GOALS:
(1) How would you render this sentence from the memoir about the plumbing instructor in Spanish: "Charlie Nichols was the least likely person I would ever have expected to take an interest in me."
(2) Can you duplicate the passage of the memoir about the plumbing instructor starting at "Charlie Nichols was" and ending at "a school master.", without changing a word?

EXCERPTED TEXT:
******

Wednesday, December 15, 2010

The Day...We Sailed Around The Lightship




Charlie Nichols was the least likely person I would ever have expected to take an interest in me.

He was the plumbing instructor at Eastbourne Technical School, one of eight institutions of higher learning I can remember attending. To this day, more than half-a-century later, I seemed an unlikely candidate for the benign attention of a school master.

Mostly it was of the ear-grabbing, ruler- whacking, bum-roasting, cane-wielding methods of retributions that Masters singled me out. Mister Nichols was a salt-and-pepper wrinkly-haired craggy red-faced character, with a permanent nose-drip, who slouch-lurched in a peculiar rolling gait. My first impression was of a local yokel, clad in a long grey workshop coat, complete with rural Sussex drawl.

His classroom/workshop was an echo-chamber barn-like space converted above the former indoor swimming pool of the prewar mansion housing the red-brick ivy-covered school. Below its reinforced wooden floor, via a trapdoor, supplies of copper and galvanized pipes were stacked in racks in the tiled pool area.

Charlie, as we referred to him amongst ourselves, would call on me to help lug supplies up into the classroom. It is possible the faculty had been warned not to let me out of their sight by “Basher” Blackwell, principal. I quickly learned the deceptive weight of a thin, pliable sheet of lead. It was like having my own personal weight-lifting trainer.

It helped build my 129-pounds frame without bulking up.(Many years later I mentioned it to Charles Atlas - billed as the “Strongest Man in the World” during what may have been his last interview, but he may have sensed his days were numbered and was more interested in religion at that time). Lifting lead prepared me for my evening job; collecting deckchairs from the beach. (Another "Day").

******

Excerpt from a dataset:
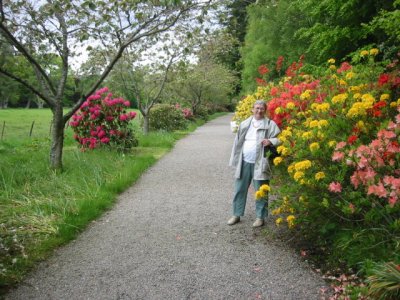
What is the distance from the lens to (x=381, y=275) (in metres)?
2.75

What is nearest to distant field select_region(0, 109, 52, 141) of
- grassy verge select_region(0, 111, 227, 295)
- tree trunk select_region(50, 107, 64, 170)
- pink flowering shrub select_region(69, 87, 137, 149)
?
pink flowering shrub select_region(69, 87, 137, 149)

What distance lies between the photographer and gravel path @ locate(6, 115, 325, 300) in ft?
11.2

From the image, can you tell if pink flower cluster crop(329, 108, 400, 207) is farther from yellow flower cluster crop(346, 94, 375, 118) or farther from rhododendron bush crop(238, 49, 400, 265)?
yellow flower cluster crop(346, 94, 375, 118)

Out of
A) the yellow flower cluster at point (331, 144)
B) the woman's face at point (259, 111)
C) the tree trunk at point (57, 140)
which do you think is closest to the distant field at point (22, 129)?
the tree trunk at point (57, 140)

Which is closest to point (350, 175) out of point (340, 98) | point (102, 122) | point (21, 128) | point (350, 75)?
point (340, 98)

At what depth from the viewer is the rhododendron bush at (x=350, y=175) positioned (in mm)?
3180

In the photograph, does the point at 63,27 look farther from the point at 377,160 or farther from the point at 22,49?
the point at 377,160

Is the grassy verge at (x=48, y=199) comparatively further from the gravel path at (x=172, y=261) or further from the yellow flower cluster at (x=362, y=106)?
the yellow flower cluster at (x=362, y=106)

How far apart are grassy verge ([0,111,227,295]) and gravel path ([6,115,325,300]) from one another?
0.62 feet

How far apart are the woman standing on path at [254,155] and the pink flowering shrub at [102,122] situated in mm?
6750

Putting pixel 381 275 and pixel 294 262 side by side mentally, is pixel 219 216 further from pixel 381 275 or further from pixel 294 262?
pixel 381 275

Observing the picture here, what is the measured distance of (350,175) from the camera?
3.70 m

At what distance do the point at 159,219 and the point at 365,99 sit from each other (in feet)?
10.5

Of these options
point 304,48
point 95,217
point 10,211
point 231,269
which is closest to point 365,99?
point 231,269
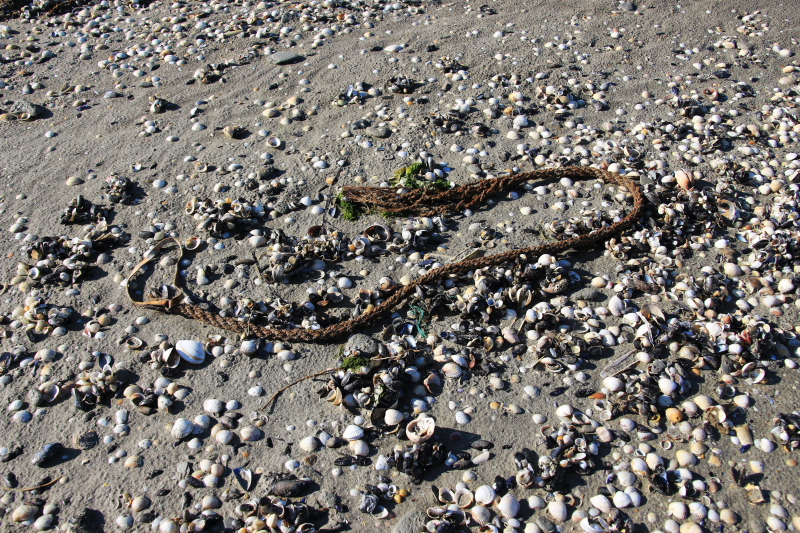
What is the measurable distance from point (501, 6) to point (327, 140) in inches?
142

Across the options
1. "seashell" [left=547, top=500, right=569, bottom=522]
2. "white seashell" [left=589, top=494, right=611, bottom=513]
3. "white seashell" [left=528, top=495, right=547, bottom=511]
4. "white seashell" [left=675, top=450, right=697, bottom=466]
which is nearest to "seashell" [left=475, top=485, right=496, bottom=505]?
"white seashell" [left=528, top=495, right=547, bottom=511]

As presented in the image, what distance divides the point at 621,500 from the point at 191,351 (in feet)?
9.05

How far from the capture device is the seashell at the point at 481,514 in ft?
9.38

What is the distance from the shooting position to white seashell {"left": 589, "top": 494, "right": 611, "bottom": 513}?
113 inches

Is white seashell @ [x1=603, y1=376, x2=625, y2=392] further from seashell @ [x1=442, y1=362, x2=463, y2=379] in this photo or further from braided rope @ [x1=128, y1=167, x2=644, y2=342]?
braided rope @ [x1=128, y1=167, x2=644, y2=342]

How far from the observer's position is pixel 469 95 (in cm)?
577

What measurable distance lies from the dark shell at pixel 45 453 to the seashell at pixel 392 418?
1965 mm

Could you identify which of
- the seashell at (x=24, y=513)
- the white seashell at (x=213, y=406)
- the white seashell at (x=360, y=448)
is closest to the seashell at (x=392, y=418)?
the white seashell at (x=360, y=448)

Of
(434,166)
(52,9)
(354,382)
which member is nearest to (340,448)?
(354,382)

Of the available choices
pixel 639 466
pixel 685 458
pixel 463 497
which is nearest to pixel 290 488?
pixel 463 497

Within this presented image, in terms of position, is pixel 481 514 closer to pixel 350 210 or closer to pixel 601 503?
pixel 601 503

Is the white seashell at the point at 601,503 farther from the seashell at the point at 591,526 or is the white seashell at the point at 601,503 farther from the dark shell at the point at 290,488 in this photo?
the dark shell at the point at 290,488

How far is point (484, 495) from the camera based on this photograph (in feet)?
9.64

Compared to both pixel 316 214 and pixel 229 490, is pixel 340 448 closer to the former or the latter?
pixel 229 490
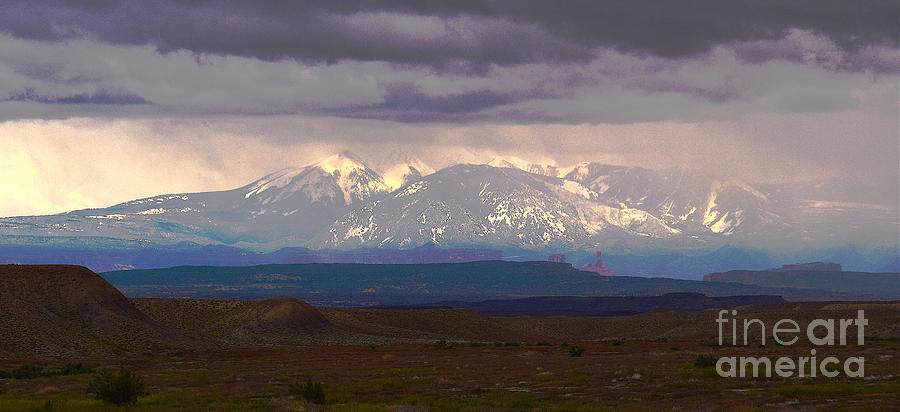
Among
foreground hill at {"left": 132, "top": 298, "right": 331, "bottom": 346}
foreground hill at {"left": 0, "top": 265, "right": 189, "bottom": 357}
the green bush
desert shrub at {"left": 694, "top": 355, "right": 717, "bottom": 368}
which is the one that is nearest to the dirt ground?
desert shrub at {"left": 694, "top": 355, "right": 717, "bottom": 368}

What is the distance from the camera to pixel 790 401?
53312 millimetres

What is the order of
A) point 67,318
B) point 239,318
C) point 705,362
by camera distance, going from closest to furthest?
1. point 705,362
2. point 67,318
3. point 239,318

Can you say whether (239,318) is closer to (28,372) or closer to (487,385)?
(28,372)

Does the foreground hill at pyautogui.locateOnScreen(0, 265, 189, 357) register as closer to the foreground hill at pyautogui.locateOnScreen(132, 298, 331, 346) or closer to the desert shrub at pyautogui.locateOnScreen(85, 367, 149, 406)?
the foreground hill at pyautogui.locateOnScreen(132, 298, 331, 346)

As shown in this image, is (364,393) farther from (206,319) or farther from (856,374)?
(206,319)

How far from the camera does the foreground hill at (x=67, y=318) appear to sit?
11169 cm

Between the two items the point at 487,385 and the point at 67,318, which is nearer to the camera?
the point at 487,385

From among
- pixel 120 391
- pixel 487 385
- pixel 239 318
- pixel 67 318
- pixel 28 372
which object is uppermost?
pixel 67 318

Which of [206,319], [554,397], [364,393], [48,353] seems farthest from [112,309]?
[554,397]

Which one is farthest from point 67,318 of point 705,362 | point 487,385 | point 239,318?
point 705,362

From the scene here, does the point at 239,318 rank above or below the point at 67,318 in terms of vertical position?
below

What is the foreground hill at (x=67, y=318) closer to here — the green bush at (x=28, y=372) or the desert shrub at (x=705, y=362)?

******

SOLUTIONS TO EACH TASK:
(1) Charlie Nichols era la persona de quien menos habría esperado que se interesara por mí.

(2)
Charlie Nichols was the least likely person I would ever have expected to take an interest in me.

He was the plumbing instructor at Eastbourne Technical School, one of eight institutions of higher learning I can remember attending. To this day, more than half-a-century later, I seemed an unlikely candidate for the benign attention of a school master.